They will be able to extract those nutrients when they need them. So if root exudates are how you build long term soil organic matter, you can do so much more effectively with Forbes than with grasses. Grasses hold onto their carbon. They store it in their root biomass. They don't store it in root exudates. Forbs store their extra carbon as root exudates and this helps build soil for the long term. For completeness, let's also consider legumes. As with grasses or forbs, the above ground distribution of sugars during the bloom period goes approximately 10% towards reproduction and 40% towards biomass.
The below ground distribution for legumes is somewhat between that of grasses and forbs, about 35% root biomass and 15% root exudates. This below ground ratio is variable for all types of plants, depending on a number of factors, but especially so for the legumes. The reason for the variation is the amount of sugar energy that legumes expend for nitrogen fixation, which will be greater in poorer soils. In very sandy soils or soils with low organic matter and or very low microbial activity, legumes will spend a lot more sugar energy on nitrogen fixation and therefore more sugar is going into exudates than into biomass.
Pasture management in light of all this. In talking with many pasture managers who have practiced the take half, leave half for years decades even in many different types of environments from the Dakotas to Florida and everything in between, their experience has been that if they consistently practice take half, leave half, their pasture becomes dominated by grasses and have almost no forbs. The forbs, they don't survive. This is because when you take half and leave half, the grass has so much of its energy stored in the root system that it grows back very quickly.
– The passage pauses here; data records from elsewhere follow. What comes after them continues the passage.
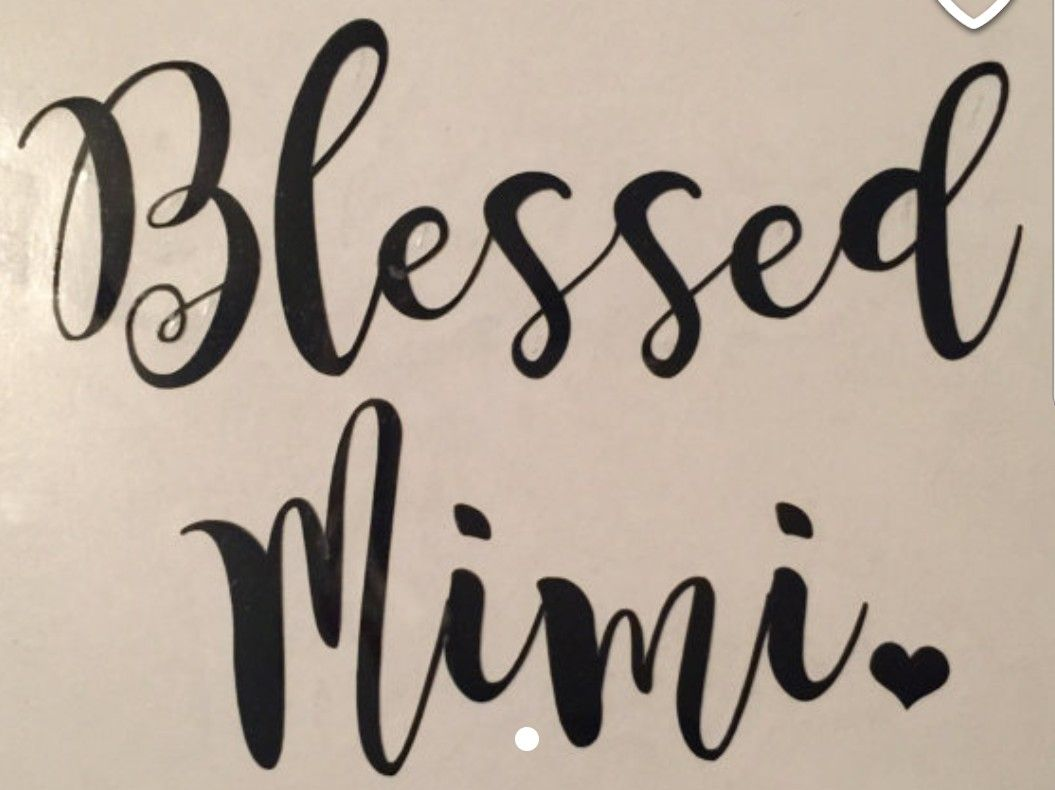 Download Pin by michelle mcmillan on Mimi   Mimi love, Blessed ...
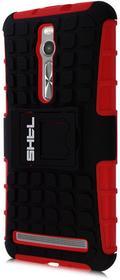 Asus SHIELDTAIL SHTL Etui RUGGED ARMOR Red/Black Zenfone 2 ZE550ML ZE551ML
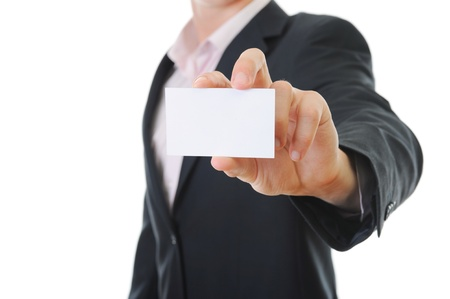 man handing a blank Stock Photo - 9126311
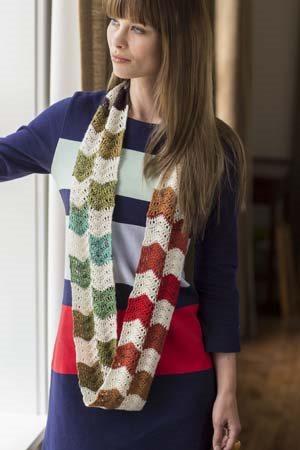 It Girl Crochet: Crochet Scarf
Forbes have less energy stored in their root systems, so they're outcompeted.
And as we've just discussed, more grasses and less forbes means long term soil organic carbon is not being built. The solution, and this is what happens in natural ecosystems, is occasionally stressing the grass very hard. I'm not suggesting doing this every year. It could be every couple of years. But occasionally, you need to take the grasses all the way to the ground. Perhaps you take the grasses all the way to the ground and you even continue to graze on that ground for two weeks or so. You have to deplete the grass root systems. When you do that, when you graze this intensively, for the remainder of that season and maybe the next year, depending on which part of the year you do this, you will get a proliferation of forbs.
I've talked with dozens of grazers who have tried this. The common theme is that in the year after they graze their grasses very hard, there appears to be less forage biomass there. And there is less forage biomass, there's less yield per acre, and there's less meat production per acre. But the following year, in year number two and thereafter, for a three to five year window, the meat production per acre is significantly higher than it was before the intensive grazing, in spite of the appearance of less forage biomass. When I talk about rangeland being dominated by Forbes, I'm not suggesting that the Forbes are the most visible plants.
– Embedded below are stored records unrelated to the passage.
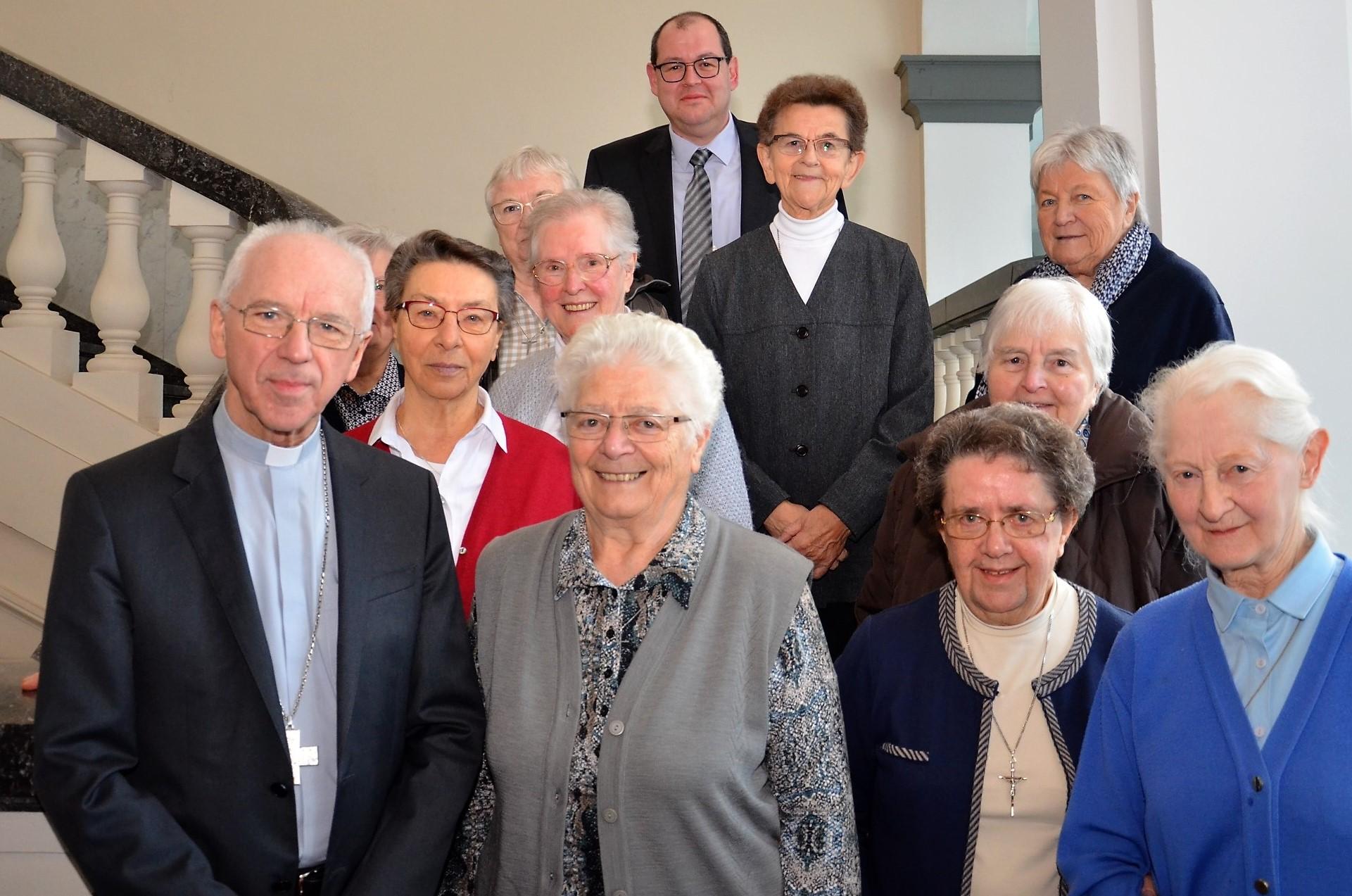Religieuzen die de voorbije decennia zorg hebben gedragen voor de werking van het vicariaat in de vicariale raad en de religieuzenraad © (c) Hellen Mardaga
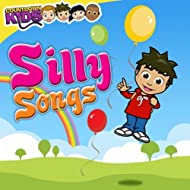 Countdown Kids Silly Songs (Amazon Exclusive)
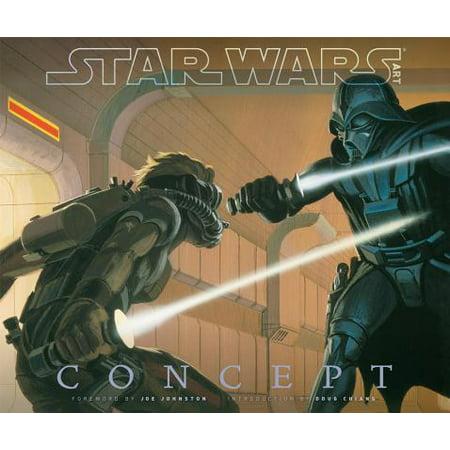 Star Wars Art: Concept (Star Wars Art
Forbes have a small amount of visible biomass compared to grasses. The pasture will still look like it's dominated by grasses in terms of the amount of biomass that's out there. But when you start doing a count of the number of plants per square meter, you'll see that you actually have a greater number of forbs than you do of grasses, even though the vegetative biomass for the forbs is less. But the common experience has been that when we have rangelands that are dominated by forbs, the conversion from forage to meat becomes much more efficient. Forbs are more nutrient dense than grasses.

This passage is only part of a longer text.